Como  anexos, el defensor dice aportar copia  de  las  diligencias preliminares y denuncias reseñadas en su escrito, asi como  algunas   evidencias   físicas   relativas   al  proceso  impulsado  contra  su  patrocinado y constancia de archivo de denuncia.   

CONSIDERACIONES DE LA CORTE  

Por virtud de lo estatuido en el numeral 8°  del  artículo  32 de la Ley 906 de 2004, la Sala de Casación Penal de la Corte  Suprema  de  Justicia  es  competente  para pronunciarse sobre la invocación de  cambio  de  radicación  que  aquí  se  pretende  por  el defensor del imputado  ÁLVARO  JAVIER  GÁMEZ  TORRES, en tanto, solicita que la causa que actualmente  se  adelanta  en su contra en el Juzgado Cuarto Penal del Circuito con funciones  de  conocimiento  de  Pasto (Nariño), sea trasladada a despacho homólogo de la  ciudad de Bogotá.   

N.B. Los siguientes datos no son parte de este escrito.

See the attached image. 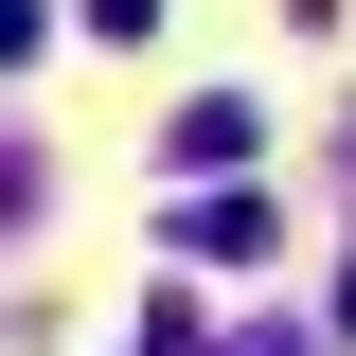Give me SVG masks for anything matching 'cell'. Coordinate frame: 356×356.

Para  comenzar, es necesario precisar que la  figura  del  cambio  de  radicación  consagrada en el artículo 46 de la citada  normatividad,  procede  cuando  en  el  territorio donde se está adelantando la  actuación   procesal,  existan  circunstancias  que  puedan  afectar  el  orden  público,  la  imparcialidad  o independencia de la administración de justicia,  las  garantías  procesales,  la  publicidad  del  juzgamiento, y la seguridad o  integridad  personal  de los intervinientes, entre ellos las víctimas, o de los  servidores públicos.   

Respecto  de  este instituto, tiene dicho la  Sala1  que  la  figura  del  cambio  de  radicación  representa objetiva  excepción  al  principio  general  en  virtud  del cual el funcionario judicial  competente  para  conocer de un determinado trámite penal, es aquel con asiento  en  el lugar en donde se perpetró el hecho -competencia territorial-, en cuanto  autoriza   el   cambio   de   radicación  de  un  proceso  cuando en razón de circunstancias sobrevinientes  puedan  resultar  afectados  el orden público, la imparcialidad o independencia  de  la administración de justicia, las garantías procesales, la publicidad del  juzgamiento, y la seguridad del procesado o su integridad personal.   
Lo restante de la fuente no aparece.